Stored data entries
════════════════════

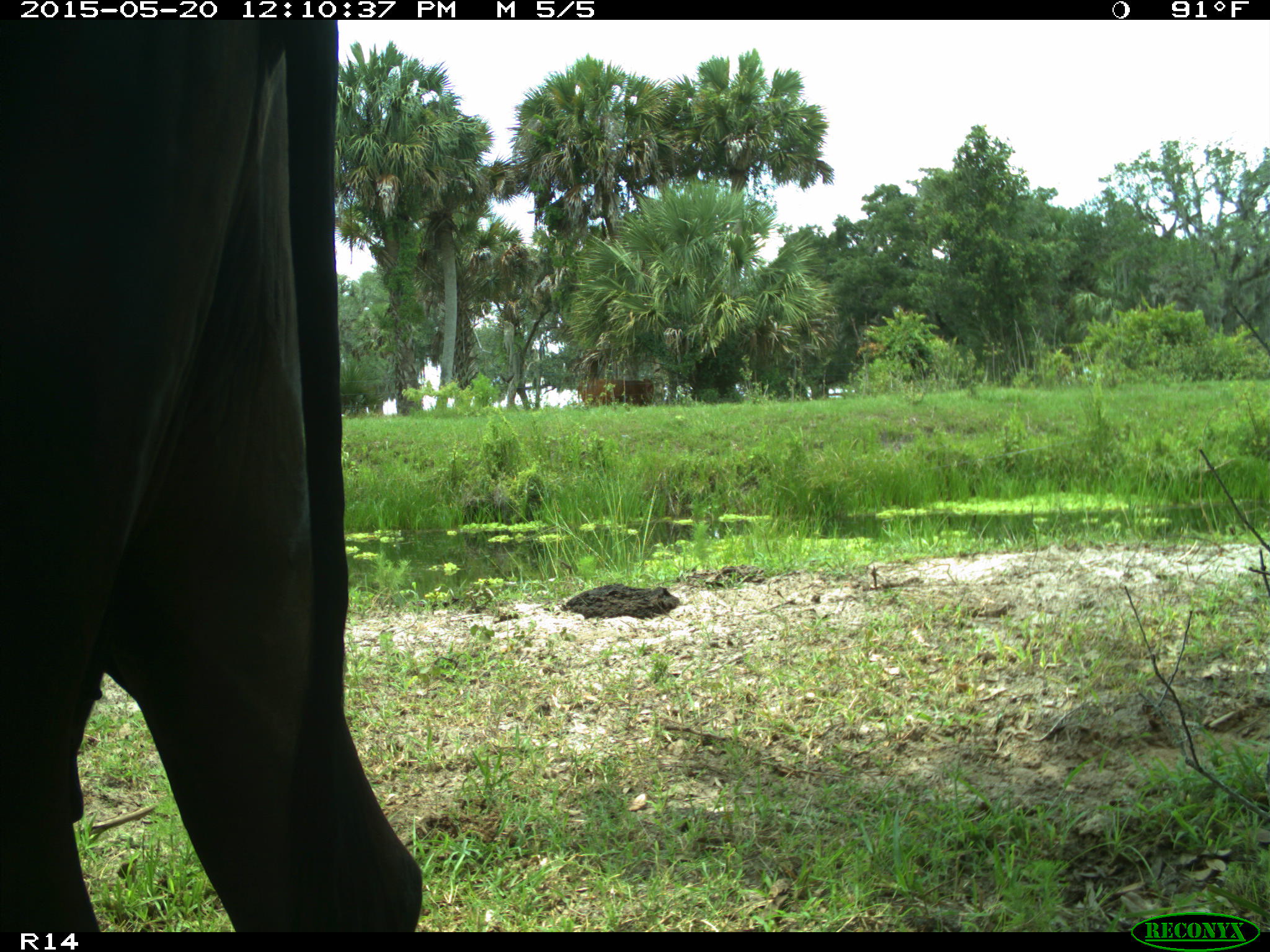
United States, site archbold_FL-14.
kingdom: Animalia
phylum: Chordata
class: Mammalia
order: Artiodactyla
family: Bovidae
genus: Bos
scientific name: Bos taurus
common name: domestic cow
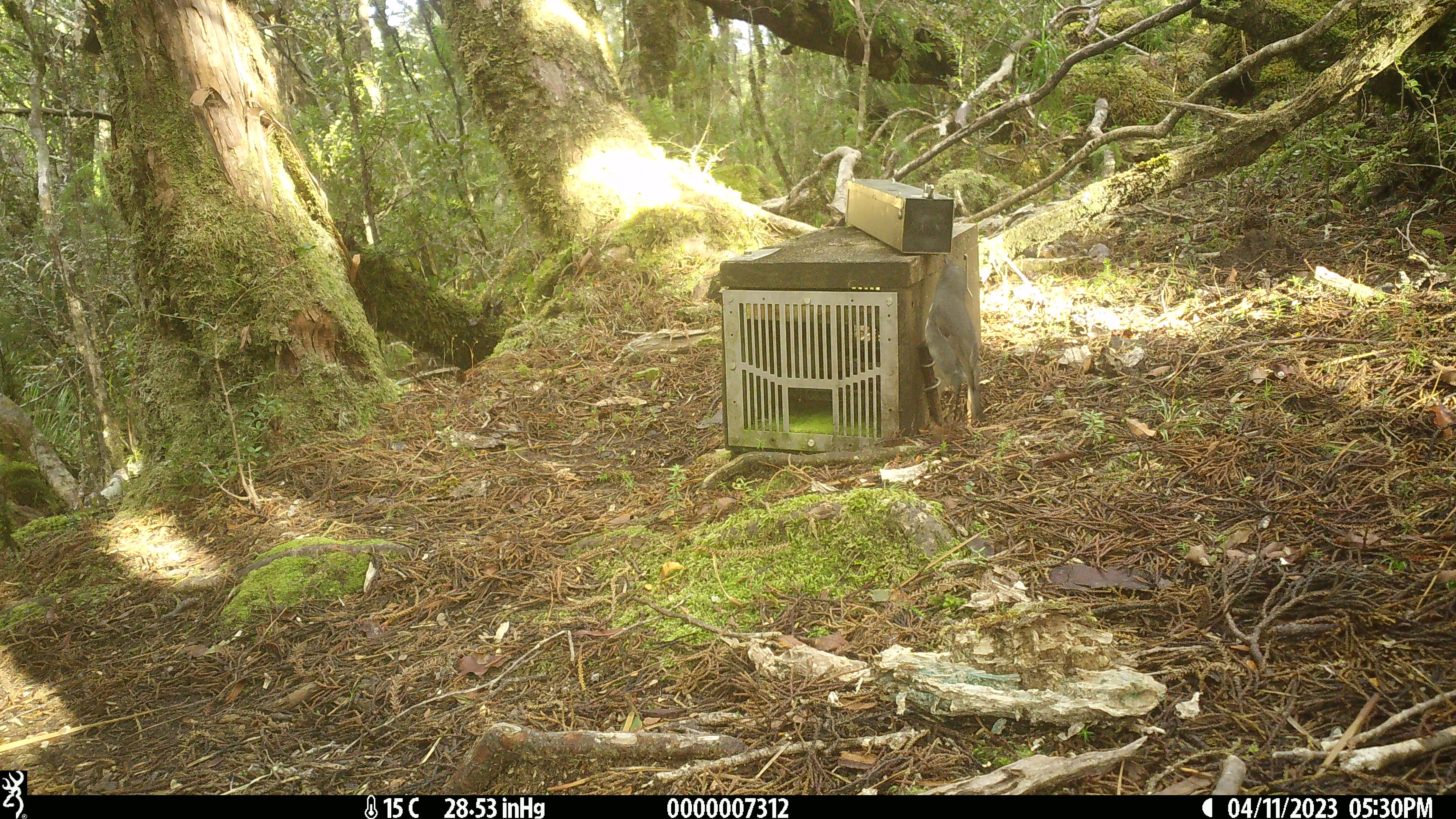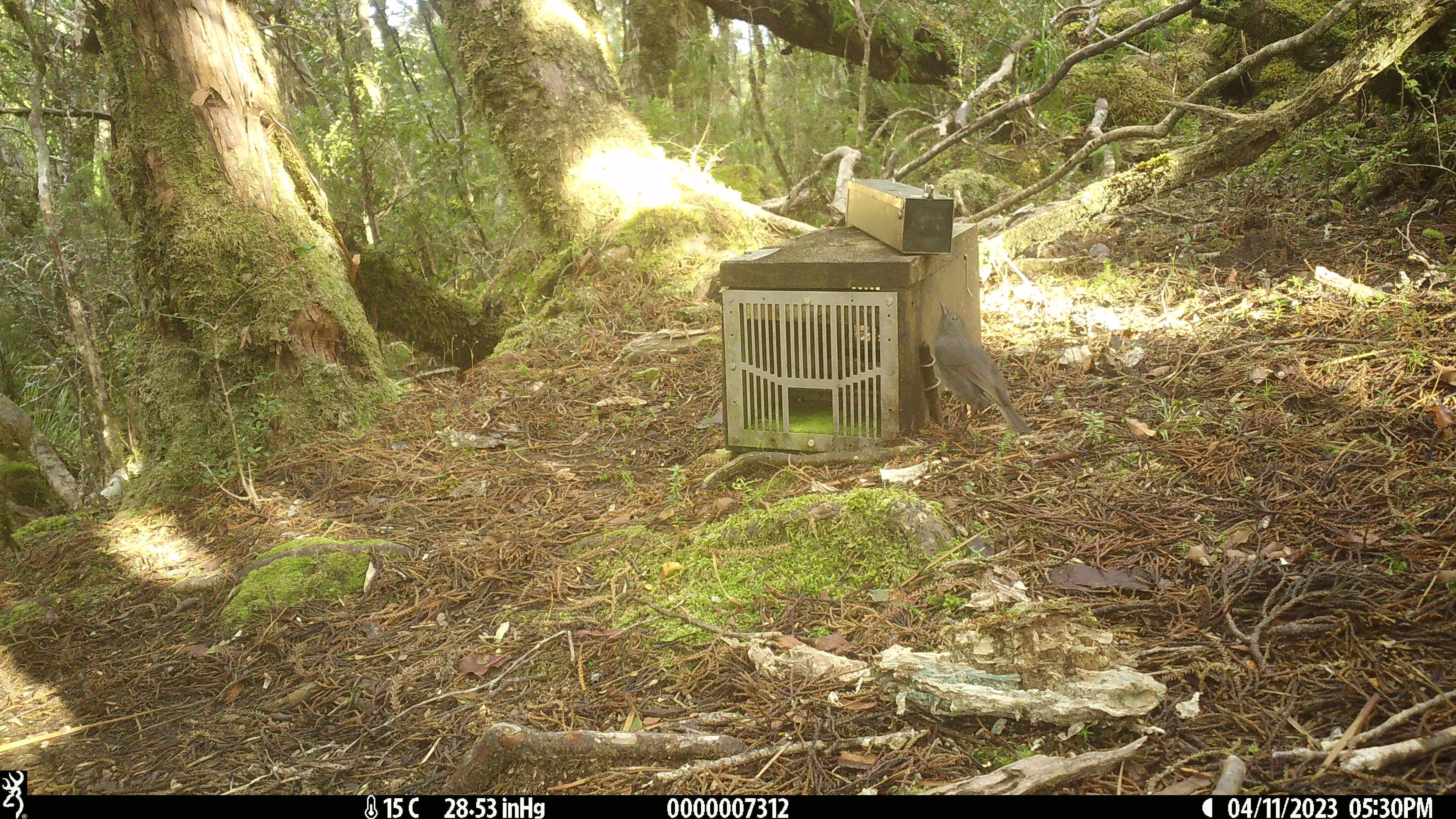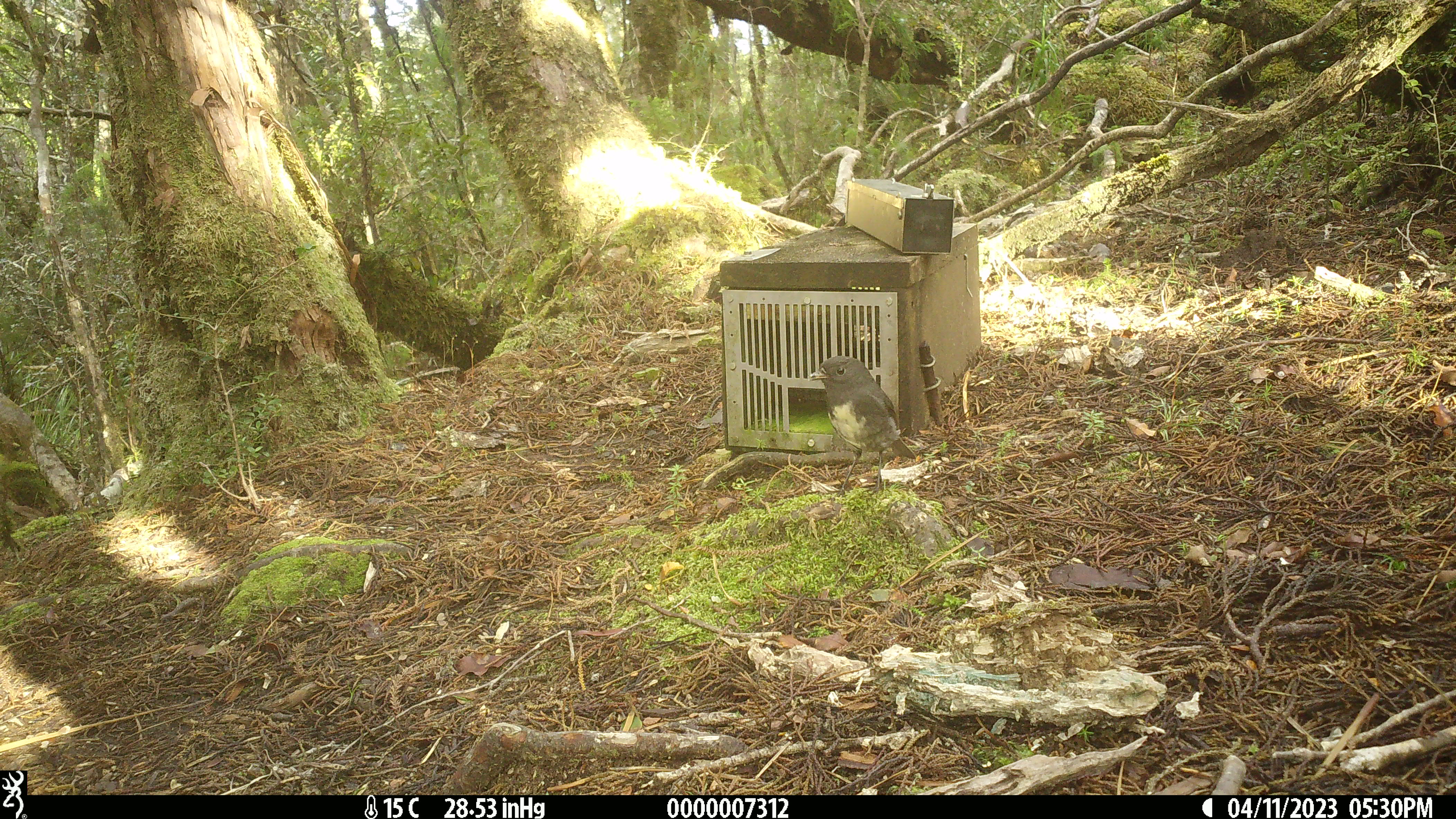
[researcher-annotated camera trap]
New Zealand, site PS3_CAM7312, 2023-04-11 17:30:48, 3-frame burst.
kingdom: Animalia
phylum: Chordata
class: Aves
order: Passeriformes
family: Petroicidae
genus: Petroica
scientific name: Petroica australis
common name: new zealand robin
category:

════════════════════

**Aim of the task**
Set down every record above exactly as it stands, but skip the pictures.

**Output below**
United States, site archbold_FL-14.
kingdom: Animalia
phylum: Chordata
class: Mammalia
order: Artiodactyla
family: Bovidae
genus: Bos
scientific name: Bos taurus
common name: domestic cow
[researcher-annotated camera trap]
New Zealand, site PS3_CAM7312, 2023-04-11 17:30:48, 3-frame burst.
kingdom: Animalia
phylum: Chordata
class: Aves
order: Passeriformes
family: Petroicidae
genus: Petroica
scientific name: Petroica australis
common name: new zealand robin
category:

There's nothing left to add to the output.